## START
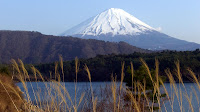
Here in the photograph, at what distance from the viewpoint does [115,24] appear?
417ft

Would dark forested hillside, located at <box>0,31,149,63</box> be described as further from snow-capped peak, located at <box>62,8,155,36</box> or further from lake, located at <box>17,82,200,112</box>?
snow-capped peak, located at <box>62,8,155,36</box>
## END
## START
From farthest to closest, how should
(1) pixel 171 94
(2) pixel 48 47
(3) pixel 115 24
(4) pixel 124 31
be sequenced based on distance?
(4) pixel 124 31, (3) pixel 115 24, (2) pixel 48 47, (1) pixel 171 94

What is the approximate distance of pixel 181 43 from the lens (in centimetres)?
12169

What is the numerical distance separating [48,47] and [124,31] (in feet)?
## END
> WHAT YOU NEED TO DO:
Select every line of the items above that contains the word "distance", matching case exactly.

> EXERCISE RESULT:
Here in the photograph, at what distance from the viewpoint does [115,24] appear?
be sequenced based on distance?
What is the approximate distance of pixel 181 43 from the lens (in centimetres)?
What is the numerical distance separating [48,47] and [124,31] (in feet)?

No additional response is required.